> REQUIREMENT
Please print the data again exactly as given.

☆ ☆ ☆ ☆ ☆

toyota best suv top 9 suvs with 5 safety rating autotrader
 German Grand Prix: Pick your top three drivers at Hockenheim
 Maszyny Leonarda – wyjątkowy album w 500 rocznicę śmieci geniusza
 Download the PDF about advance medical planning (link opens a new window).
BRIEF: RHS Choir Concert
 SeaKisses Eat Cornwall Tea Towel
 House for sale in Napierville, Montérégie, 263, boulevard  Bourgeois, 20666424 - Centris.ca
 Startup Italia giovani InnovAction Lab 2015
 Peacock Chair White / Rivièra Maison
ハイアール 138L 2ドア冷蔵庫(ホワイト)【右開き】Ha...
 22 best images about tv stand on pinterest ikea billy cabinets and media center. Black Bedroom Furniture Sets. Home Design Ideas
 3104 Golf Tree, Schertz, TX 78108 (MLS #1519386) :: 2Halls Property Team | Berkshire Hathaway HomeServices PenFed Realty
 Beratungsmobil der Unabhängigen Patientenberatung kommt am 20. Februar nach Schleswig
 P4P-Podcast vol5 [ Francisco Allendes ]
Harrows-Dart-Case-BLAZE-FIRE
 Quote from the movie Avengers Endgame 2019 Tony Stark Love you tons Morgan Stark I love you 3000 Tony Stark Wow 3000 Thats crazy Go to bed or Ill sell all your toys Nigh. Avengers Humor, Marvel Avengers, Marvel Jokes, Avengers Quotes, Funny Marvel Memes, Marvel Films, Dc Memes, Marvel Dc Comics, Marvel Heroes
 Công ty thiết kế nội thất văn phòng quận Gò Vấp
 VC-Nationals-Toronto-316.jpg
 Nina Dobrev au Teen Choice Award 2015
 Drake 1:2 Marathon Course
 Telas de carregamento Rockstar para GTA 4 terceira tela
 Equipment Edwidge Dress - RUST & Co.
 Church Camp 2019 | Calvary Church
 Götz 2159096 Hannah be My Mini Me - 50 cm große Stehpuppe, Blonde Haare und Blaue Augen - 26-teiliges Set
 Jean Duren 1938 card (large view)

☆ ☆ ☆ ☆ ☆

> ANSWER BOX
toyota best suv top 9 suvs with 5 safety rating autotrader
 German Grand Prix: Pick your top three drivers at Hockenheim
 Maszyny Leonarda – wyjątkowy album w 500 rocznicę śmieci geniusza
 Download the PDF about advance medical planning (link opens a new window).
BRIEF: RHS Choir Concert
 SeaKisses Eat Cornwall Tea Towel
 House for sale in Napierville, Montérégie, 263, boulevard  Bourgeois, 20666424 - Centris.ca
 Startup Italia giovani InnovAction Lab 2015
 Peacock Chair White / Rivièra Maison
ハイアール 138L 2ドア冷蔵庫(ホワイト)【右開き】Ha...
 22 best images about tv stand on pinterest ikea billy cabinets and media center. Black Bedroom Furniture Sets. Home Design Ideas
 3104 Golf Tree, Schertz, TX 78108 (MLS #1519386) :: 2Halls Property Team | Berkshire Hathaway HomeServices PenFed Realty
 Beratungsmobil der Unabhängigen Patientenberatung kommt am 20. Februar nach Schleswig
 P4P-Podcast vol5 [ Francisco Allendes ]
Harrows-Dart-Case-BLAZE-FIRE
 Quote from the movie Avengers Endgame 2019 Tony Stark Love you tons Morgan Stark I love you 3000 Tony Stark Wow 3000 Thats crazy Go to bed or Ill sell all your toys Nigh. Avengers Humor, Marvel Avengers, Marvel Jokes, Avengers Quotes, Funny Marvel Memes, Marvel Films, Dc Memes, Marvel Dc Comics, Marvel Heroes
 Công ty thiết kế nội thất văn phòng quận Gò Vấp
 VC-Nationals-Toronto-316.jpg
 Nina Dobrev au Teen Choice Award 2015
 Drake 1:2 Marathon Course
 Telas de carregamento Rockstar para GTA 4 terceira tela
 Equipment Edwidge Dress - RUST & Co.
 Church Camp 2019 | Calvary Church
 Götz 2159096 Hannah be My Mini Me - 50 cm große Stehpuppe, Blonde Haare und Blaue Augen - 26-teiliges Set
 Jean Duren 1938 card (large view)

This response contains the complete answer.